Extrait
Toulouse : présentation de la bibli/brochurothèque “Le Placard Brûle”

Voici enfin un texte qui explicite les bases politiques du Placard Brûle, son histoire et son fonctionnement.

Le Placard Brûle, une bibli, brochurothèque en lutte contre toutes les dominations à Toulouse !

Le fond du Placard Brûle

Qu’est-ce que c’est et comment ça fonctionne ?

Ça fait un moment qu’on voulait faire un point, pour partager quelques-unes de nos réflexions. Déjà pour tenter de préciser comment on voit cet espace, afin d’être plus explicites et compréhensibles. Mais aussi pour essayer de limiter les projections décalées sur ce collectif. (On a reçu une invitation d’un député et on s’est dit d’une part qu’il n’avait pas lu nos programmes et d’autre part qu’il fallait peut-être qu’on soit plus clair..es !…)

Ce texte écrit à plusieurs est un aperçu d’où nous en sommes en 2024. Le Placard Brûle (PB) est amené à évoluer au fil du temps, de nos discussions et de nos parcours toujours en mouvement. 

Un rapide bout d’histoire

Depuis sa création en 2009, il y a eu beaucoup de changements de fond, de forme et de personnes impliquées. Le PB est né au squat du TDB (Trou D’Balle) à Toulouse, un lieu entre TransPédésGouines. Le fond de livres, d’archives et de brochures a été accessible pendant 9 ans dans cet endroit, en parallèle d’événements organisés ponctuellement. À la fin du TDB en 2018, le fond a été entreposé dans la cave de l’Obs, un autre squat d’habitation et d’activités. En 2021, quelques personnes se sont retrouvées avec cette envie de ressortir les cartons et de redonner vie à ce projet. C’est à partir de ce moment-là que le PB a commencé à organiser des discussions régulièrement.

Dans le contexte du procès de l’Obs et de la préparation de sa défense, un conflit politique avec certaines personnes habitant..es et soutiens a provoqué le déménagement du Placard Brûle dans un autre squat : le Blobitch en 2022. D’expulsions en ouvertures, il est ensuite passé par Euforie en 2023 et maintenant l’Impasse. 

Aujourd’hui, plus aucune des personnes présentes aux débuts ne participent au projet. Plusieurs de celles et ceux qui ont contribué à le ressortir des cartons ont quitté le collectif pour diverses raisons personnelles ou politiques. D’autres y ont participé pendant quelques temps, ou l’ont rejoint plus récemment. En fonction des périodes, il y a eu entre 3 et 7 personnes au sein du collectif.

Ce projet nous dépasse en tant qu’individu..es qui y participons actuellement. Il sera surement repris ou traversé par d’autres, et continuera d’évoluer. On y fait un passage, on contribue à un moment, et personne n’y est indispensable.

Un espace ?

Le Placard Brûle est aujourd’hui principalement un espace de discussion publique régulier sur des sujets qui nous touchent, nous foutent la rage ou nous questionnent. C’est aussi une bibliothèque, et un infokiosque qui comprend une sélection de brochures mises en avant.

Extraits des entrées
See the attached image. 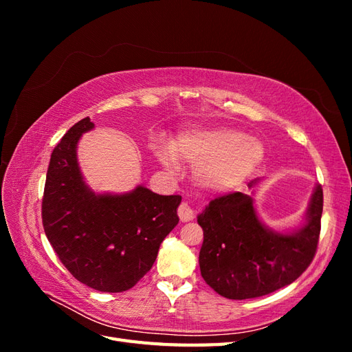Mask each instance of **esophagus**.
I'll list each match as a JSON object with an SVG mask.
<instances>
[{"mask_svg":"<svg viewBox=\"0 0 352 352\" xmlns=\"http://www.w3.org/2000/svg\"><path fill=\"white\" fill-rule=\"evenodd\" d=\"M177 214H179V219H180V221H190V220H194V217H195V211H194V208L190 207L188 202H182V204L179 206V210H177Z\"/></svg>","mask_w":352,"mask_h":352,"instance_id":"34e87169","label":"esophagus"}]
</instances>
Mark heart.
<instances>
[{
    "label": "heart",
    "mask_w": 352,
    "mask_h": 352,
    "mask_svg": "<svg viewBox=\"0 0 352 352\" xmlns=\"http://www.w3.org/2000/svg\"><path fill=\"white\" fill-rule=\"evenodd\" d=\"M265 155L263 142L228 126L190 129L180 133L172 150L157 148V157L167 168L175 170L177 160L195 166V179L207 190L230 192L241 188L257 172Z\"/></svg>",
    "instance_id": "1"
}]
</instances>
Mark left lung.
Here are the masks:
<instances>
[{
	"mask_svg": "<svg viewBox=\"0 0 352 352\" xmlns=\"http://www.w3.org/2000/svg\"><path fill=\"white\" fill-rule=\"evenodd\" d=\"M261 179L248 184L252 194ZM323 189L316 185L301 228L278 232L260 219L252 195L212 199L198 214L204 230L199 270L207 285L229 300H248L291 285L314 258L320 235Z\"/></svg>",
	"mask_w": 352,
	"mask_h": 352,
	"instance_id": "1",
	"label": "left lung"
}]
</instances>
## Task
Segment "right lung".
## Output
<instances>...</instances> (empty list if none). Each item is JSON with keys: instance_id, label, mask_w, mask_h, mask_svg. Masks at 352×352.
<instances>
[{"instance_id": "right-lung-1", "label": "right lung", "mask_w": 352, "mask_h": 352, "mask_svg": "<svg viewBox=\"0 0 352 352\" xmlns=\"http://www.w3.org/2000/svg\"><path fill=\"white\" fill-rule=\"evenodd\" d=\"M89 117L66 132L51 154L42 223L65 267L101 292L131 289L151 270L158 248L179 223L180 195H158L144 185L124 194H95L78 163Z\"/></svg>"}]
</instances>
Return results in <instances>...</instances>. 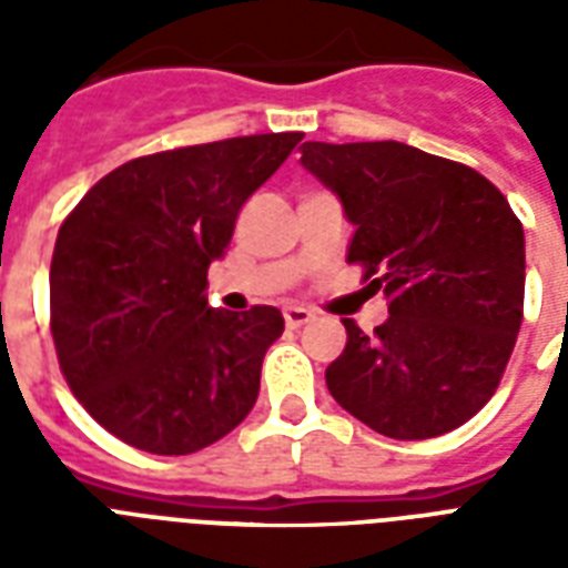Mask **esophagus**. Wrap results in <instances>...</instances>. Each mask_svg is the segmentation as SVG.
I'll return each instance as SVG.
<instances>
[{
	"label": "esophagus",
	"mask_w": 568,
	"mask_h": 568,
	"mask_svg": "<svg viewBox=\"0 0 568 568\" xmlns=\"http://www.w3.org/2000/svg\"><path fill=\"white\" fill-rule=\"evenodd\" d=\"M283 315H285V324H288V327H292V329L303 327V324H310V321L315 318V315H312L310 310H303V306H288V310H285Z\"/></svg>",
	"instance_id": "esophagus-1"
}]
</instances>
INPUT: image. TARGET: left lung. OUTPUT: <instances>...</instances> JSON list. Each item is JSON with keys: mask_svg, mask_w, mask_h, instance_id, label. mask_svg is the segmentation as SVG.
<instances>
[{"mask_svg": "<svg viewBox=\"0 0 568 568\" xmlns=\"http://www.w3.org/2000/svg\"><path fill=\"white\" fill-rule=\"evenodd\" d=\"M301 164L354 223L347 262L365 267L388 318L327 368L338 406L388 439H433L495 395L521 327L525 230L493 182L397 141H306Z\"/></svg>", "mask_w": 568, "mask_h": 568, "instance_id": "obj_1", "label": "left lung"}]
</instances>
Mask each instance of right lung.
I'll list each match as a JSON object with an SVG mask.
<instances>
[{"instance_id": "1", "label": "right lung", "mask_w": 568, "mask_h": 568, "mask_svg": "<svg viewBox=\"0 0 568 568\" xmlns=\"http://www.w3.org/2000/svg\"><path fill=\"white\" fill-rule=\"evenodd\" d=\"M301 132L230 138L120 164L61 223L52 338L79 404L132 448L182 457L235 430L258 397L274 306L212 310L205 274Z\"/></svg>"}]
</instances>
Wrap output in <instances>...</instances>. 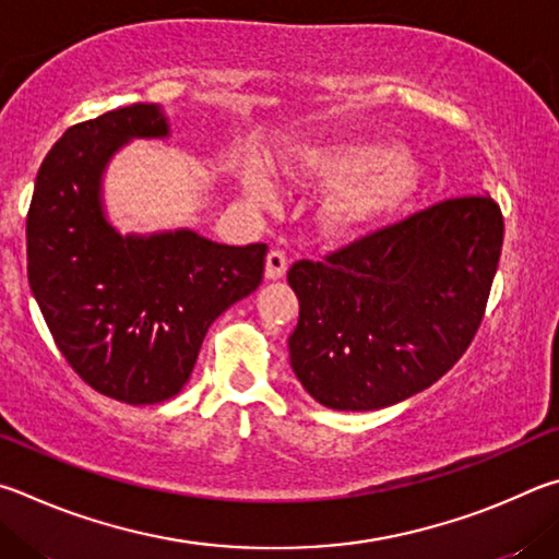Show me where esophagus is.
<instances>
[{
    "instance_id": "1",
    "label": "esophagus",
    "mask_w": 559,
    "mask_h": 559,
    "mask_svg": "<svg viewBox=\"0 0 559 559\" xmlns=\"http://www.w3.org/2000/svg\"><path fill=\"white\" fill-rule=\"evenodd\" d=\"M287 272V254L282 250H272L264 260V277L267 280H280L285 277Z\"/></svg>"
}]
</instances>
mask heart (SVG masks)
<instances>
[{
    "mask_svg": "<svg viewBox=\"0 0 559 559\" xmlns=\"http://www.w3.org/2000/svg\"><path fill=\"white\" fill-rule=\"evenodd\" d=\"M280 171L295 183L329 186L319 205V230L331 240H354L413 201L417 166L395 144L360 136H311L280 152ZM240 183L254 201H267L272 183L260 164H245Z\"/></svg>",
    "mask_w": 559,
    "mask_h": 559,
    "instance_id": "1",
    "label": "heart"
}]
</instances>
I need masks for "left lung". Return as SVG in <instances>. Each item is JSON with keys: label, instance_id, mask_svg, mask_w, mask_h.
<instances>
[{"label": "left lung", "instance_id": "1", "mask_svg": "<svg viewBox=\"0 0 559 559\" xmlns=\"http://www.w3.org/2000/svg\"><path fill=\"white\" fill-rule=\"evenodd\" d=\"M501 245L503 215L486 193L292 264L289 364L301 388L324 407L368 413L437 383L481 324Z\"/></svg>", "mask_w": 559, "mask_h": 559}]
</instances>
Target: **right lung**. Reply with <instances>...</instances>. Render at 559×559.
<instances>
[{"label": "right lung", "mask_w": 559, "mask_h": 559, "mask_svg": "<svg viewBox=\"0 0 559 559\" xmlns=\"http://www.w3.org/2000/svg\"><path fill=\"white\" fill-rule=\"evenodd\" d=\"M162 105L132 103L66 130L38 169L26 218L28 287L68 364L127 405L179 395L209 326L260 287L267 245L191 228L120 233L105 171L132 140H169Z\"/></svg>", "instance_id": "add662e5"}]
</instances>
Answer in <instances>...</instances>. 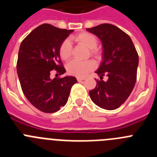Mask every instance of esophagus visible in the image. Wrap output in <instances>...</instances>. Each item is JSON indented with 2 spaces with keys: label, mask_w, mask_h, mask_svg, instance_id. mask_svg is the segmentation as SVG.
<instances>
[{
  "label": "esophagus",
  "mask_w": 157,
  "mask_h": 157,
  "mask_svg": "<svg viewBox=\"0 0 157 157\" xmlns=\"http://www.w3.org/2000/svg\"><path fill=\"white\" fill-rule=\"evenodd\" d=\"M78 82H82L83 80H85V78H81V77H77Z\"/></svg>",
  "instance_id": "esophagus-1"
}]
</instances>
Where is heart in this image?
Masks as SVG:
<instances>
[{
	"label": "heart",
	"instance_id": "b5f03b06",
	"mask_svg": "<svg viewBox=\"0 0 157 157\" xmlns=\"http://www.w3.org/2000/svg\"><path fill=\"white\" fill-rule=\"evenodd\" d=\"M71 40L76 41L78 43H81L85 45L86 48L90 49V53L92 56H98V51L95 48L98 46V38L90 33L83 32L77 35L74 36L71 38ZM59 56L63 60H67L71 56V45L69 40H64L59 45ZM95 63L92 60L82 62L78 60H71L69 62L66 66L67 71L71 75L77 76V77H84L89 72L95 68Z\"/></svg>",
	"mask_w": 157,
	"mask_h": 157
}]
</instances>
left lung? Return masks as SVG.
<instances>
[{"label": "left lung", "instance_id": "left-lung-1", "mask_svg": "<svg viewBox=\"0 0 157 157\" xmlns=\"http://www.w3.org/2000/svg\"><path fill=\"white\" fill-rule=\"evenodd\" d=\"M86 30L100 38L103 59L96 73L95 88L89 92L95 105L106 110L118 109L132 92L137 78L138 55L130 36L114 25L104 23ZM105 74L108 80L102 78Z\"/></svg>", "mask_w": 157, "mask_h": 157}]
</instances>
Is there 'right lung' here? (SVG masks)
<instances>
[{
  "label": "right lung",
  "instance_id": "obj_1",
  "mask_svg": "<svg viewBox=\"0 0 157 157\" xmlns=\"http://www.w3.org/2000/svg\"><path fill=\"white\" fill-rule=\"evenodd\" d=\"M73 31L45 23L32 30L19 47L17 73L22 90L31 105L45 113L64 106L72 86L77 82L73 76L50 78L53 69L59 75L66 71L59 48Z\"/></svg>",
  "mask_w": 157,
  "mask_h": 157
}]
</instances>
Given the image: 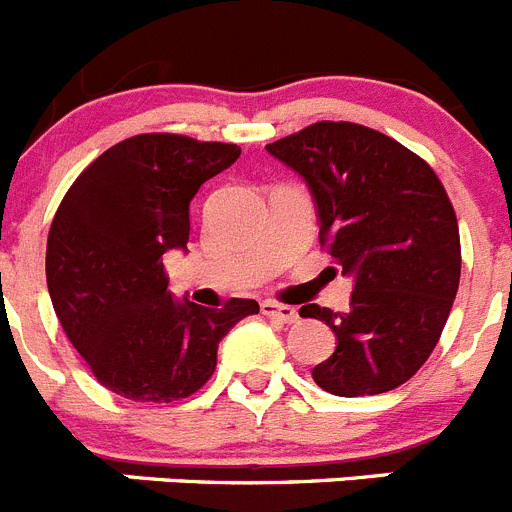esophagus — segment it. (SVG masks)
<instances>
[{
  "instance_id": "esophagus-1",
  "label": "esophagus",
  "mask_w": 512,
  "mask_h": 512,
  "mask_svg": "<svg viewBox=\"0 0 512 512\" xmlns=\"http://www.w3.org/2000/svg\"><path fill=\"white\" fill-rule=\"evenodd\" d=\"M261 312H264L266 318H274V320H279V323H287V325H292L300 320V315H297L295 307L279 305V302H271V300H266L264 305H261Z\"/></svg>"
}]
</instances>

Consigne
Retapez sans aucune modification le passage de l'extrait qui va de « Aujourd’hui, plus aucune » à « sein du collectif. ». Les entrées constituent un matériau indépendant de l'extrait.

Réponse
Aujourd’hui, plus aucune des personnes présentes aux débuts ne participent au projet. Plusieurs de celles et ceux qui ont contribué à le ressortir des cartons ont quitté le collectif pour diverses raisons personnelles ou politiques. D’autres y ont participé pendant quelques temps, ou l’ont rejoint plus récemment. En fonction des périodes, il y a eu entre 3 et 7 personnes au sein du collectif.